• **WHAT IS BEING ASKED**
Convert the stretch of items from the start through the one containing "What kind of chart is the 'ISK" into a Markdown table with the columns Row and Item, numbering each row and leaving out blank lines.

● ● ●

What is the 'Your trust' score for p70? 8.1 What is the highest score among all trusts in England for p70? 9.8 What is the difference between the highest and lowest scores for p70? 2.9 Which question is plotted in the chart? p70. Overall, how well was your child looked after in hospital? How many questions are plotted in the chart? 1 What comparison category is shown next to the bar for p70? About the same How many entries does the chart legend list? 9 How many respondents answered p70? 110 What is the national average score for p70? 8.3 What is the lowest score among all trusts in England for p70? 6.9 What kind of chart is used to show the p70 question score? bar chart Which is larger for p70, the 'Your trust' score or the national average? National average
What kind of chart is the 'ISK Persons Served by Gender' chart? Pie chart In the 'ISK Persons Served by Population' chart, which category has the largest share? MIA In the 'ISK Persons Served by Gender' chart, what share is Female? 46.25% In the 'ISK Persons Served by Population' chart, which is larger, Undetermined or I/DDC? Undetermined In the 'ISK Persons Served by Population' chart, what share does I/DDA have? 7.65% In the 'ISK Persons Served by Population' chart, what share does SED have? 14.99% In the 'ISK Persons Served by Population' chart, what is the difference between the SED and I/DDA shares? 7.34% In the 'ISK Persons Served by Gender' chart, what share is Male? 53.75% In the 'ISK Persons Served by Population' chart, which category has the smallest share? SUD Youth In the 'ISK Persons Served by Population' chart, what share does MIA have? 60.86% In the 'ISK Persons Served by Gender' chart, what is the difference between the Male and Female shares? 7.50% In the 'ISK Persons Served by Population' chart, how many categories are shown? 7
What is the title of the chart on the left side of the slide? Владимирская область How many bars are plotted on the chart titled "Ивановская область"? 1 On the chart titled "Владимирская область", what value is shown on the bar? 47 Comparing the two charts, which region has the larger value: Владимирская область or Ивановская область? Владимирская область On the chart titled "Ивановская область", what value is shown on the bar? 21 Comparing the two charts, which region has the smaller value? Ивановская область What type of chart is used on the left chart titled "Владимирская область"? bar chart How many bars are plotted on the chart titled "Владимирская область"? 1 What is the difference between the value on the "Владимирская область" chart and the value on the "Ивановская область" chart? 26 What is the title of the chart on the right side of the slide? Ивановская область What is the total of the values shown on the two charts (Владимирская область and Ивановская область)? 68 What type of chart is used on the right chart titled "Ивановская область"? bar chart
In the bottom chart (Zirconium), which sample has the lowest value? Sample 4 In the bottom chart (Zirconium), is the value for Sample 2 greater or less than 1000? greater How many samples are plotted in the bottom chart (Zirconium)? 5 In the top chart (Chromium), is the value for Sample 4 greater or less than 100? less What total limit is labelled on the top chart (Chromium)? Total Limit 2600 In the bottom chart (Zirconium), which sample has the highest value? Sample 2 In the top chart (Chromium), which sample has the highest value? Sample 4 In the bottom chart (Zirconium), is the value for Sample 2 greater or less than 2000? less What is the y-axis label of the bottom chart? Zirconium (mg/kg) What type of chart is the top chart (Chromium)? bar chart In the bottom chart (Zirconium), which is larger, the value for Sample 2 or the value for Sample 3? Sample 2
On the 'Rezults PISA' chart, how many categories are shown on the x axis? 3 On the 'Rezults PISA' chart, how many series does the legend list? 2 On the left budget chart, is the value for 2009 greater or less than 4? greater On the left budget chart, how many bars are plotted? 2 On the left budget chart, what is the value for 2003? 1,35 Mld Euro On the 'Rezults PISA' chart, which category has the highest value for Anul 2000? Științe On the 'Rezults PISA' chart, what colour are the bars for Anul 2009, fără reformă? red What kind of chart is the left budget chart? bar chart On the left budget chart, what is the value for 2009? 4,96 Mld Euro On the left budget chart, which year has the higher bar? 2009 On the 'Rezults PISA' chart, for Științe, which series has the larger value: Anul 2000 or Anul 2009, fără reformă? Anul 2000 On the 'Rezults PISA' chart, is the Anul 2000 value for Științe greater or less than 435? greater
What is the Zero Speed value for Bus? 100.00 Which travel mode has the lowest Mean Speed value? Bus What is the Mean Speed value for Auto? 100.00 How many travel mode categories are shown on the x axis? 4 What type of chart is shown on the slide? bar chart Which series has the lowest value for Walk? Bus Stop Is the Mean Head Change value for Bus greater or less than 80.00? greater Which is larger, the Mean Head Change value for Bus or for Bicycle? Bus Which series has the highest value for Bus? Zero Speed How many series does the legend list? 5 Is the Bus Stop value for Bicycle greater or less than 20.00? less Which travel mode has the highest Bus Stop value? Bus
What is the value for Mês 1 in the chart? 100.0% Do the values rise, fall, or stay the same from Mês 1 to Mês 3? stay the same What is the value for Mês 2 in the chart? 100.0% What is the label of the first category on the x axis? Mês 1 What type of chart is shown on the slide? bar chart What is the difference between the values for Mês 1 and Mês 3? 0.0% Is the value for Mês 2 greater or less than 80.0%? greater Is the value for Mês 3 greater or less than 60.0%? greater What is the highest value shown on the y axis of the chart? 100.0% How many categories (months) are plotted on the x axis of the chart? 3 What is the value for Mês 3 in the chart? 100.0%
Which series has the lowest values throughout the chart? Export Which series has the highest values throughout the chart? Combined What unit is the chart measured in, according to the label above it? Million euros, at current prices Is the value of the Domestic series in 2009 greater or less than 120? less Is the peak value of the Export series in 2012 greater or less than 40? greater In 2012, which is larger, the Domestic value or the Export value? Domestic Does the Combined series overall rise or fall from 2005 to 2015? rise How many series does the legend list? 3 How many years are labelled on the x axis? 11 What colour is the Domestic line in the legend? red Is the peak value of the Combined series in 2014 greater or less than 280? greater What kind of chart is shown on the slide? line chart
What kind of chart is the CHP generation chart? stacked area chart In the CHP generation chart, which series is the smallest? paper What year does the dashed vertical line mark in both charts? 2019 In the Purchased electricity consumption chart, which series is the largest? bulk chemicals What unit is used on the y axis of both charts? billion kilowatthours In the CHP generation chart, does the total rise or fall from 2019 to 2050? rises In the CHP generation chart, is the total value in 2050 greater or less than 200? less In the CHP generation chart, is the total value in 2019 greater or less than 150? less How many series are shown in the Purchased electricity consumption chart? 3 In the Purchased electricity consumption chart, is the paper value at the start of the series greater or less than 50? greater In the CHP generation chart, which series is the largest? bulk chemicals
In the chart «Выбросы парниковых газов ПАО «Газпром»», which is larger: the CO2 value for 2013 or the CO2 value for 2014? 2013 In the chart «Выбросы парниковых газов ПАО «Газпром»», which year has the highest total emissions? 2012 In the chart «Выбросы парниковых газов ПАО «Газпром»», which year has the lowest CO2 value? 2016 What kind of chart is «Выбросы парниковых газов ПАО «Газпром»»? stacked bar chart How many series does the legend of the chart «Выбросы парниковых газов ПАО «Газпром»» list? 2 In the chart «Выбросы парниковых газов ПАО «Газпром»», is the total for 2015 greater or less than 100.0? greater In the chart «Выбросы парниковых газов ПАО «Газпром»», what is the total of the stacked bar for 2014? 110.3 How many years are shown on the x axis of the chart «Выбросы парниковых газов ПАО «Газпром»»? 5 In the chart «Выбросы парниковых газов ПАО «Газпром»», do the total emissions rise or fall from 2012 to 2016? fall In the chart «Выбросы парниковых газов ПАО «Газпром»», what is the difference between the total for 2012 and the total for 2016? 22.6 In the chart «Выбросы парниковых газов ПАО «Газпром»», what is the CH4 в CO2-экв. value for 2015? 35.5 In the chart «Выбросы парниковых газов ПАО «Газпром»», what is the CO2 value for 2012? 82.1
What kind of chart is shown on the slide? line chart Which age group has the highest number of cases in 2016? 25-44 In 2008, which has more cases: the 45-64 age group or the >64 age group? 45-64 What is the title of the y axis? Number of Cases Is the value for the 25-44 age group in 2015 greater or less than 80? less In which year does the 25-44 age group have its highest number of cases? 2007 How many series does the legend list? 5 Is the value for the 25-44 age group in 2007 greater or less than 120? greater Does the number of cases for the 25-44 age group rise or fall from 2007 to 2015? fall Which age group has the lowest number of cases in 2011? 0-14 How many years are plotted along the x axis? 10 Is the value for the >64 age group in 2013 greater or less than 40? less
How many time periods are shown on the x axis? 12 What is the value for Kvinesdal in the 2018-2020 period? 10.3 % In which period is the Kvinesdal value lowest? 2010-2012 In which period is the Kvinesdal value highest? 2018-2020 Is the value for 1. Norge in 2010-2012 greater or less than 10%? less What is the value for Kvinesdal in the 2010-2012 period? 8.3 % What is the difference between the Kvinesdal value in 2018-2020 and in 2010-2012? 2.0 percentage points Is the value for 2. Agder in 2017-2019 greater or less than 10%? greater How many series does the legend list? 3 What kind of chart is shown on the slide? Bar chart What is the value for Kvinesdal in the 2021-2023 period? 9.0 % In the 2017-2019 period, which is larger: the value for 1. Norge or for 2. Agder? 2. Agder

● ● ●

• **COMPLETED TASK**
| Row | Item |
|---|---|
| 1 | What is the 'Your trust' score for p70? 8.1 What is the highest score among all trusts in England for p70? 9.8 What is the difference between the highest and lowest scores for p70? 2.9 Which question is plotted in the chart? p70. Overall, how well was your child looked after in hospital? How many questions are plotted in the chart? 1 What comparison category is shown next to the bar for p70? About the same How many entries does the chart legend list? 9 How many respondents answered p70? 110 What is the national average score for p70? 8.3 What is the lowest score among all trusts in England for p70? 6.9 What kind of chart is used to show the p70 question score? bar chart Which is larger for p70, the 'Your trust' score or the national average? National average |
| 2 | What kind of chart is the 'ISK Persons Served by Gender' chart? Pie chart In the 'ISK Persons Served by Population' chart, which category has the largest share? MIA In the 'ISK Persons Served by Gender' chart, what share is Female? 46.25% In the 'ISK Persons Served by Population' chart, which is larger, Undetermined or I/DDC? Undetermined In the 'ISK Persons Served by Population' chart, what share does I/DDA have? 7.65% In the 'ISK Persons Served by Population' chart, what share does SED have? 14.99% In the 'ISK Persons Served by Population' chart, what is the difference between the SED and I/DDA shares? 7.34% In the 'ISK Persons Served by Gender' chart, what share is Male? 53.75% In the 'ISK Persons Served by Population' chart, which category has the smallest share? SUD Youth In the 'ISK Persons Served by Population' chart, what share does MIA have? 60.86% In the 'ISK Persons Served by Gender' chart, what is the difference between the Male and Female shares? 7.50% In the 'ISK Persons Served by Population' chart, how many categories are shown? 7 |